Optimal Taxation Rates

The Republicans argue for lower taxes, the Democrats for more investment. So who is right? I don't know, but let's start with the correct mathematical basis.

The Republican claim is twofold: that lowering tax rates will increase investment, because there is insufficient incentive for investment, and that by increasing economic activity, lowering taxes will actually increase tax revenue.

Suppose the tax rate were 100%. Clearly, no one would have any incentive to work, because working would not bring any economic reward to the worker. Bringing the tax rate down to 99% would be huge. Suddenly, people would be getting some money for work, and their incentive to work would go up by essentially an infinite ratio.

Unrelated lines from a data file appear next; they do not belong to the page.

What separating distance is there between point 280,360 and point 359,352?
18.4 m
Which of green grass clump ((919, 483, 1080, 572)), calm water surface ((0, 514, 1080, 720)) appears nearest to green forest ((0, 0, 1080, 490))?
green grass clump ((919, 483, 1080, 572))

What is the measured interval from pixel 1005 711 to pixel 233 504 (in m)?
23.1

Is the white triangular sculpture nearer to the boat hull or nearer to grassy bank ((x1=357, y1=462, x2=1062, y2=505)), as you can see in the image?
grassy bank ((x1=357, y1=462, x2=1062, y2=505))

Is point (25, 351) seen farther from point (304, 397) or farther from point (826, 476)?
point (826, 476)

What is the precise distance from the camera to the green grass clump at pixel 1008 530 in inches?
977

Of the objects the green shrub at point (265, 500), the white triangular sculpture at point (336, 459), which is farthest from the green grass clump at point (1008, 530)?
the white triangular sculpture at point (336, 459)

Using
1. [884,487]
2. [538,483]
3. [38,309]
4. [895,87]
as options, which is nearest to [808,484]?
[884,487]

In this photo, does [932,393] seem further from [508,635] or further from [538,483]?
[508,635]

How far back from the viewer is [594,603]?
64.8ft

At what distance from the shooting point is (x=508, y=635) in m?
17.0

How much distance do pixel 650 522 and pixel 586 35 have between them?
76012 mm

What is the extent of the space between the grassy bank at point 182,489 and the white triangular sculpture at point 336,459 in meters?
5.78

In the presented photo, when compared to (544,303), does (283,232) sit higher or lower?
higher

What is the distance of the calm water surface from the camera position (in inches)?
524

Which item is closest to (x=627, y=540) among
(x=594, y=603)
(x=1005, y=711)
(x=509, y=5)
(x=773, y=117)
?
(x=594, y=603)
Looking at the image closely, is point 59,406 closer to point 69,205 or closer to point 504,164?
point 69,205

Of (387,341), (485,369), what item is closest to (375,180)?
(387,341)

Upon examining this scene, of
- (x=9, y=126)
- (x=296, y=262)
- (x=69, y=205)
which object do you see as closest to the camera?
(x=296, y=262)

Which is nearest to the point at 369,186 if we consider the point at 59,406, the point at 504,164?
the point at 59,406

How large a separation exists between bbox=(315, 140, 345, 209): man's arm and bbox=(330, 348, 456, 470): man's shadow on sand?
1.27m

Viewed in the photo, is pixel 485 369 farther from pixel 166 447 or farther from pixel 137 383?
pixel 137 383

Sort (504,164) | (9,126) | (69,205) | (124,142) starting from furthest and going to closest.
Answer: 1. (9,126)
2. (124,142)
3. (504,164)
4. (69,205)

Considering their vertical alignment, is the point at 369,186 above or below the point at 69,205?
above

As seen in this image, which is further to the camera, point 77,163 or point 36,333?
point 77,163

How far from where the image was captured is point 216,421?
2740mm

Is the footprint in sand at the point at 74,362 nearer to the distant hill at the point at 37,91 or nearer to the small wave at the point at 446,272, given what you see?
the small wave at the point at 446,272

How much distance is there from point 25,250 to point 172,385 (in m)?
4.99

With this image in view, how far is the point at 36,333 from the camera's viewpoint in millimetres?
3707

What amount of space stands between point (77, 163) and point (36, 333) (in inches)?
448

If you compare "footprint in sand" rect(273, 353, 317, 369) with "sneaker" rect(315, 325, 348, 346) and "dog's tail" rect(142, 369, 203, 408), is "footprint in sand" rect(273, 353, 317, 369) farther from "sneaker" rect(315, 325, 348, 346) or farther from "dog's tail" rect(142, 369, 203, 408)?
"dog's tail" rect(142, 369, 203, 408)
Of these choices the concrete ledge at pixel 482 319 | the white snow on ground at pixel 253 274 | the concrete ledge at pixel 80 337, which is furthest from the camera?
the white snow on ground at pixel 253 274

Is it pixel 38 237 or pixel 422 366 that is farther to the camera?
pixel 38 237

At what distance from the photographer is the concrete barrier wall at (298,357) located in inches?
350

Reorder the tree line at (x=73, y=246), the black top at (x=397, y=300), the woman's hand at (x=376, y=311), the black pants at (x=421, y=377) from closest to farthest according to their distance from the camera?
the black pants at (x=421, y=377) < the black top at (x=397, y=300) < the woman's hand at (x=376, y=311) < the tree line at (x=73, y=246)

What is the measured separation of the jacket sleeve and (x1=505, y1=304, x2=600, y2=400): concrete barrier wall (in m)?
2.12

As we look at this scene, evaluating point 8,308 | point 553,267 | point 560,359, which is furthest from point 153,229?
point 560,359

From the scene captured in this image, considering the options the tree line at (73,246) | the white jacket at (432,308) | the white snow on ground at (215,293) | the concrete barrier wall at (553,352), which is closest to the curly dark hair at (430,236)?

Less absurdly, consider a tax rate of 90%. Dropping from there to 80% effectively doubles the economic reward of income, while government revenue per transaction drops from 0.9 to 0.8, which is only 1/9th of revenues. It's a win-win.

But consider the opposite. At a tax rate of 20%, everyone already has a huge incentive to engage in economic activity. They are getting 80% of their money. The government on the other hand, by dropping the rate from 20% to 10%, is giving up 50% of the revenue from each transaction. It's quite obvious from the basic math that the optimal revenue level is not between 10% and 20%.

I would guess that the optimum is somewhere between 20 and 40 percent, in other words, where it was during the Clinton boom years.

No, dropping tax rates is not always advantageous. At current levels, it's quite harmful. We all need public education, roads, a military, and to finance our operation without debt.